Y al final llegó la hora de los influencers. Estos sucedáneos del amigo, del maestro, de las figuras de autoridad, estos consejeros telemáticos sustitutivos de los progenitores, podrán explicarlo todo de modo que se entienda. Para combatir la marea de contagios que ha dado al traste con los esfuerzos del confinamiento masivo no sirven declaraciones oficiales. Adolescentes y jóvenes desoyen sistemáticamente las instrucciones de higiene, de distancia física. Despreocupados y sonrientes, sordos a consejos, a órdenes de la policía, frecuentan reuniones grupales que tienen el encanto de lo contestatario. El mensaje no cala. El receptor se muestra impermeable asistiendo a los rituales de etílica comensalidad con los que saborea, sin sombra de remordimiento o culpabilidad, la ilusión de desafiar el despotismo de los Estados y de las compañías farmacéuticas.

Como las palabras de una persona con rostro cruzado por los surcos del tiempo, gesto serio y las sienes plateadas por la edad, ya no inspiran respeto, resignados asumimos que ha llegado el momento de reconocer la autoridad que hoy disfrutan los perfiles más seguidos del ciberespacio. Pero no basta cualquiera de estos gurús de la digitalización. Generadores de contenido y divulgadores, solventes profesionales actualizados, aún resultarían demasiado institucionales.
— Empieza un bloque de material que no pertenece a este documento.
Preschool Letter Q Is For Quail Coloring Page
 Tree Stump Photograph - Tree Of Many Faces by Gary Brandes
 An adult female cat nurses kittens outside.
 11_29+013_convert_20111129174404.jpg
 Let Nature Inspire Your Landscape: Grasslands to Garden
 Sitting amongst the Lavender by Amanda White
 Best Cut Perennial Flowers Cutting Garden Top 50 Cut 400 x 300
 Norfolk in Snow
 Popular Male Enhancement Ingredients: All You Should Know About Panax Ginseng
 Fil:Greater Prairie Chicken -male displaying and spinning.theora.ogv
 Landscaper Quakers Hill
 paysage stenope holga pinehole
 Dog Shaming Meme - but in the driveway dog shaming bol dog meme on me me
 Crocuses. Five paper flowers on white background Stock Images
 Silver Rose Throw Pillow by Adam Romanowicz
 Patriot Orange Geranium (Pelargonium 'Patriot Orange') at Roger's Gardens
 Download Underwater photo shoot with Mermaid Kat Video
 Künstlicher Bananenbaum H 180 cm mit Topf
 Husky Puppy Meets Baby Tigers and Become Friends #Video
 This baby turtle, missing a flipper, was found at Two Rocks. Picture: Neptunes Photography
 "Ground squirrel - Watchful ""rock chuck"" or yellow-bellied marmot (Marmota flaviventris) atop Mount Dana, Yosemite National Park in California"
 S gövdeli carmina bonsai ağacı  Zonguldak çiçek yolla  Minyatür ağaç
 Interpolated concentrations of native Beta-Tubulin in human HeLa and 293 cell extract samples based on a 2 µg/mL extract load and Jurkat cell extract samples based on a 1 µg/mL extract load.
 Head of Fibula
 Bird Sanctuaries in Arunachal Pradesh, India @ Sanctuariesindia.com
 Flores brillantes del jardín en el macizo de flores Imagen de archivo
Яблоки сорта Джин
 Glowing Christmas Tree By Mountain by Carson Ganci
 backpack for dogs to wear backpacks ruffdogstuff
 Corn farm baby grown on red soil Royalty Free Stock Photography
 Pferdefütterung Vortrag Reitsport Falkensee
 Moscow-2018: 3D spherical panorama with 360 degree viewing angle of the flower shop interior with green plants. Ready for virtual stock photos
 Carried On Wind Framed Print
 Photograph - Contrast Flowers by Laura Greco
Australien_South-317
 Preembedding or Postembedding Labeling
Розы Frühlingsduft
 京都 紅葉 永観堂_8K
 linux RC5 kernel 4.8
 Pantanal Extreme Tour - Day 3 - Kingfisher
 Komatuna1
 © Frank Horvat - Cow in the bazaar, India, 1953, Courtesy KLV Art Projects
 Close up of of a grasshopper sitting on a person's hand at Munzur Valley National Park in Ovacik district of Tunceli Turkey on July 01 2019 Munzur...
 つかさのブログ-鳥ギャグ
Tampoco serían el canal adecuado.

Hemos de recurrir a otros rutilantes astros de la red con fresca y juvenil presencia, preferiblemente conocidos y famosos, a veces defensores de marcas y moda que junto con notables y aparentemente sabios consejos vertidos en lenguaje simple y asertivo sobre cómo cuidar la apariencia física y velar por el equilibro emocional o cómo triunfar en la vida, puedan también servirse de sus atrayentes eslóganes para que sigamos todos la didáctica senda de la prudencia.

Entonces, es de esperar, los jóvenes identificarán el código, procesarán el mensaje y lo seguirán. Ni siquiera se pretende que lo entiendan, solo que actúen por mímesis, simple y automática repetición, porque la reproducción masiva y en serie es la verdadera naturaleza de una civilización en la que el flautista de Hamelin hubiera sido un gran triunfador con innumerables followers evidentemente jóvenes. Que negacionistas del virus y difusores de bulos sean, tristemente, igual de hábiles no importa si la forma de nuestro mensaje es más atrayente en sí. Educación y coraje cívico son conceptos anticuados. No falta tanto conciencia como imitación. Las estrellas de la red son, incluso, más rentables. No cobran nóminas públicas como los maestros. Esa es una gran ventaja.